Domestic political considerations in the three countries partly drive their strategic calculi in Syria. Syrian parties, regime and opposition included, increasingly play a marginal role in the negotiation processes shaping Syria’s future. The United States is no longer an indispensable player in the solution-making process in Syria. As the potential threat to the homeland and U.S. allies emanating from an ISIS or al-Qaeda cell in Syria recedes, the U.S. no longer has a vital national security interest in Syria. Rolling back Iranian influence in Syria is an important, though not a vital, U.S. interest.

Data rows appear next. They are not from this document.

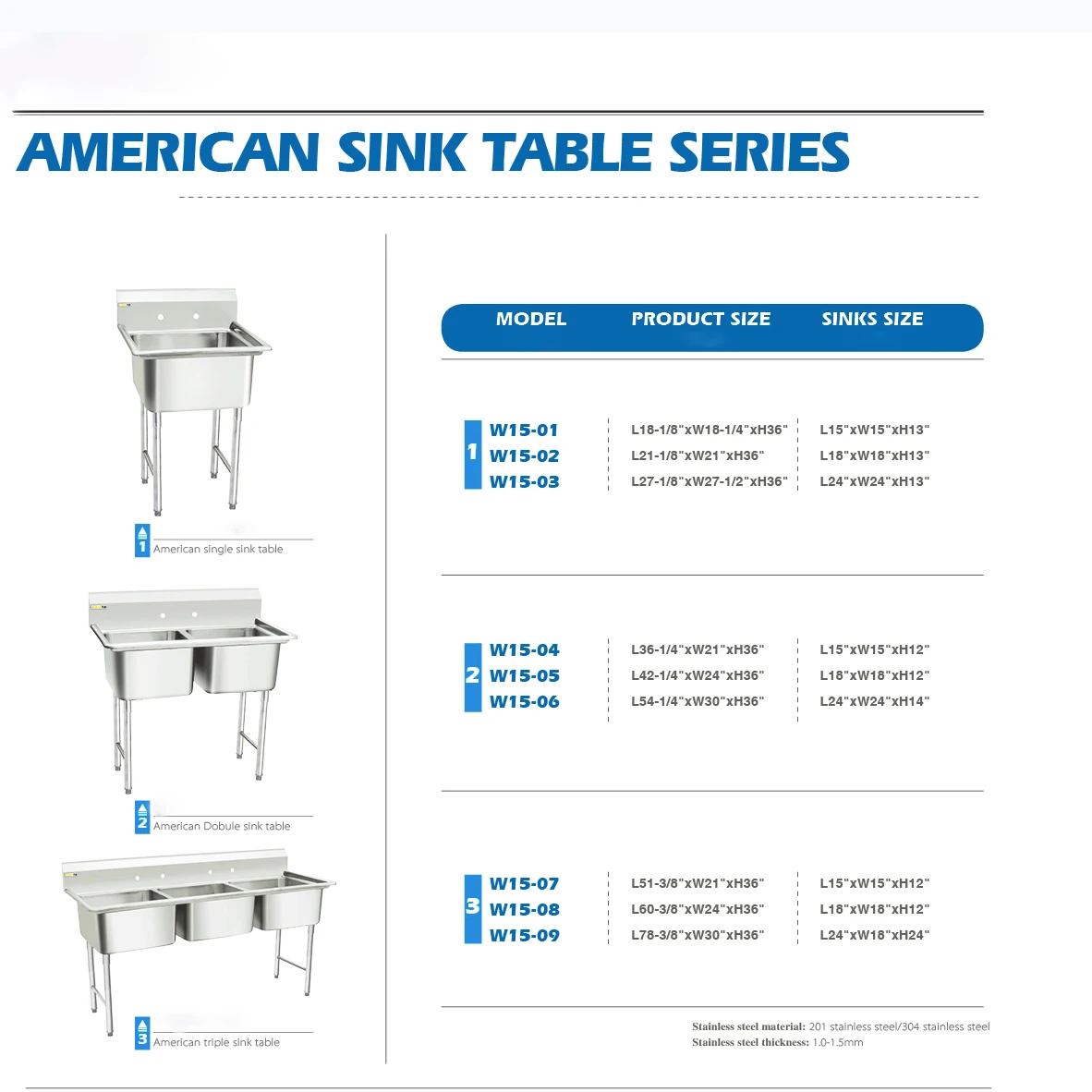 AMERICAN SINK TABLE SERIES

1 American single sink table

2 American Dobule sink table

3 American triple sink table

| | MODEL | PRODUCT SIZE | SINKS SIZE |
|---|---|---|---|
| 1 | W15-01 | L18-1/8"xW18-1/4"xH36" | L15"xW15"xH13" |
| | W15-02 | L21-1/8"xW21"xH36" | L18"xW18"xH13" |
| | W15-03 | L27-1/8"xW27-1/2"xH36" | L24"xW24"xH13" |
| 2 | W15-04 | L36-1/4"xW21"xH36" | L15"xW15"xH12" |
| | W15-05 | L42-1/4"xW24"xH36" | L18"xW18"xH12" |
| | W15-06 | L54-1/4"xW30"xH36" | L24"xW24"xH14" |
| 3 | W15-07 | L51-3/8"xW21"xH36" | L15"xW15"xH12" |
| | W15-08 | L60-3/8"xW24"xH36" | L18"xW18"xH12" |
| | W15-09 | L78-3/8"xW30"xH36" | L24"xW18"xH24" |

Stainless steel material: 201 stainless steel/304 stainless steel
Stainless steel thickness: 1.0-1.5mm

While Russia is the indispensable player in Syria, it needs the cooperation of both Iran and Turkey to achieve its short-to-medium term objectives. It needs Tehran’s cooperation to persuade the Syrian regime to participate in a joint regime-opposition constitutional review committee agreed upon at the Syrian National Dialogue Congress recently held in Sochi. Moscow sees this committee as an important next step in the U.N.-led diplomatic process in Geneva.
Moscow also needs Ankara’s cooperation in the implementation of the de-escalation zone in Idlib province and in providing a more pliable Syrian opposition to the negotiation table in Astana and Geneva. In return, Ankara has secured Moscow’s cautious blessing for its military operation in Afrin, which seeks to end any prospect of a Kurdish autonomous zone in northern Syria.